The National Junior Classical League is the largest classical organization for secondary school students in the world, with a membership drawn from schools across the United States and beyond. Its annual convention is the centerpiece of the year: a multi-day gathering at which students compete in academic events spanning the full breadth of classical study — language, literature, history, mythology, and the derivation of English from Latin and Greek. The competition is demanding not merely because the subject matter is, but because the field is the product of a year’s worth of preparation by some of the most seriously trained classicists among American secondary students.
William Kim entered seven events at the 2021 NJCL Convention. He placed first in four of them.
Three of those victories — Reading, Vocabulary, and Greek Derivatives — are standalone competitions, each testing a distinct and non-trivial dimension of classical knowledge. To win any one of them at the national level is a meaningful distinction. To win all three at once suggests not a student who has prepared for examinations, but one who has genuinely absorbed the language and its inheritance across every register in which it operates.

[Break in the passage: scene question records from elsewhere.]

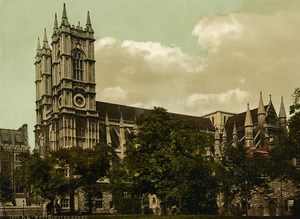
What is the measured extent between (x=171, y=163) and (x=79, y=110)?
56.0 meters

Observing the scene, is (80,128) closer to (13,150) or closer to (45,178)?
(13,150)

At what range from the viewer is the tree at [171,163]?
56875 mm

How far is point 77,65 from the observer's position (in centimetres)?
11388

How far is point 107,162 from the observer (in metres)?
72.6

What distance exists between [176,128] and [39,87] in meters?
72.7

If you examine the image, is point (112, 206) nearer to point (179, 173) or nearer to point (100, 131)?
point (100, 131)

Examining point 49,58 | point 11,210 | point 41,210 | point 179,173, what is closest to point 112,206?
point 41,210

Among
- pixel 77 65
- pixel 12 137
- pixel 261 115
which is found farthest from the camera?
pixel 12 137

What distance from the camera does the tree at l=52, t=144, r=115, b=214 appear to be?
230 feet

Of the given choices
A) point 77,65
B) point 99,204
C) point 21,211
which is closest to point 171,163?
point 21,211

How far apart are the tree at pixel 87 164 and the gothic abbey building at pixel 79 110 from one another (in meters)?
31.5

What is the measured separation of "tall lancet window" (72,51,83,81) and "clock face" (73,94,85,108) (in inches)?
173

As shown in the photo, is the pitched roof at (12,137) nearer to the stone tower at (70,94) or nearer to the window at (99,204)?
the stone tower at (70,94)

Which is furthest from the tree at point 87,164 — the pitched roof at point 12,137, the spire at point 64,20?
the pitched roof at point 12,137
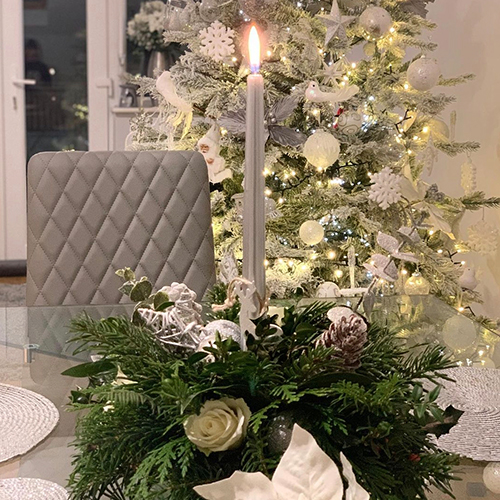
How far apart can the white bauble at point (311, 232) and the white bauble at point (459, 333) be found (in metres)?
0.97

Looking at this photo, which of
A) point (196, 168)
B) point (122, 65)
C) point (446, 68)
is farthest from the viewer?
point (122, 65)

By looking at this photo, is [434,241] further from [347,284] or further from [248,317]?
[248,317]

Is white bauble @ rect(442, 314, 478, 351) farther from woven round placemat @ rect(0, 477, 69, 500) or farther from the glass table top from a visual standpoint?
woven round placemat @ rect(0, 477, 69, 500)

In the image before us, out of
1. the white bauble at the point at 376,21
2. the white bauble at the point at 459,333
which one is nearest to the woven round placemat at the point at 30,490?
the white bauble at the point at 459,333

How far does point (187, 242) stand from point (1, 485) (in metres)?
1.21

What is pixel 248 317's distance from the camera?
25.1 inches

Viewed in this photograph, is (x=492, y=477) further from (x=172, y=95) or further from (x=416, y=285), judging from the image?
(x=172, y=95)

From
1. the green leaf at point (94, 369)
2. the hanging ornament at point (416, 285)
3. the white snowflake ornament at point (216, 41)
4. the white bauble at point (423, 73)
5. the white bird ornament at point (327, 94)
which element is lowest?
the hanging ornament at point (416, 285)

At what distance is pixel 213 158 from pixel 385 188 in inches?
21.0

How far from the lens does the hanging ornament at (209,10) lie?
8.38 feet

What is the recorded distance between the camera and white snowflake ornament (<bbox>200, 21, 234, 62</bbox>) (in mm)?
2461

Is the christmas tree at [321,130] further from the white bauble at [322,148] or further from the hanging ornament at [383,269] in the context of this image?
the hanging ornament at [383,269]

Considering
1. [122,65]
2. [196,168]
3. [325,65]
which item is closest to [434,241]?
[325,65]

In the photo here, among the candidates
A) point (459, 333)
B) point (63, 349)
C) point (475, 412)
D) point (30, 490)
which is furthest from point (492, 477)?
point (63, 349)
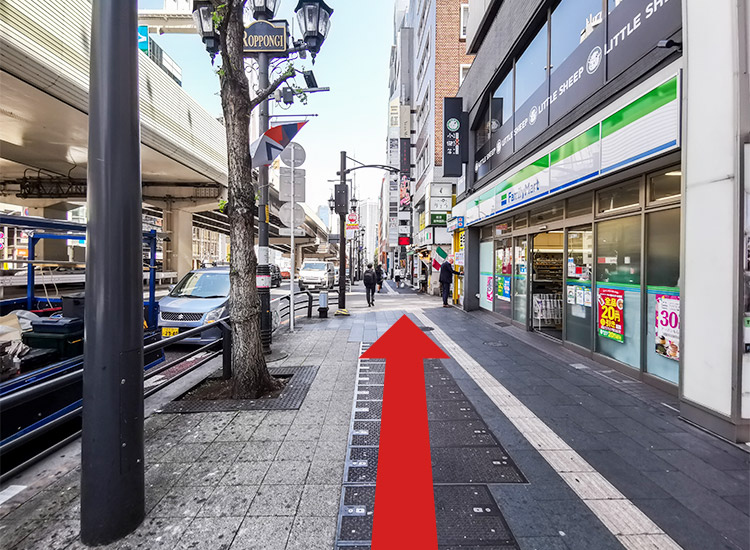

The fourth event, the Academic Heptathlon, is a different order of achievement. It is a composite competition comprising seven separate disciplines: mythology, Roman history and life, grammar, vocabulary, Latin derivatives, Greek derivatives, and reading comprehension. A student who places first in the Heptathlon has not excelled in one area while compensating in others — the format does not permit that. It requires breadth of preparation and consistency of performance across the entire scope of classical study. Winning it, alongside three individual first-place finishes in the same convention, is the kind of result that does not happen by accident or by cramming. It is the record of a mind that has been genuinely formed.
- Mythology
- Roman History & Life
- Grammar
- Vocabulary
- Latin Derivatives
- Greek Derivatives
- Reading Comprehension
Four first-place finishes at a single national convention, including a Heptathlon victory across seven disciplines, is not a common occurrence. The NJCL Convention draws competitors from chapters throughout the country, each of whom has spent the year in preparation. To move through that field and finish first in four events — events that test different things, in different ways, with no single skill sufficient to carry all of them — is the measure of a formation that has taken hold completely. We record it here with the understated pride it deserves.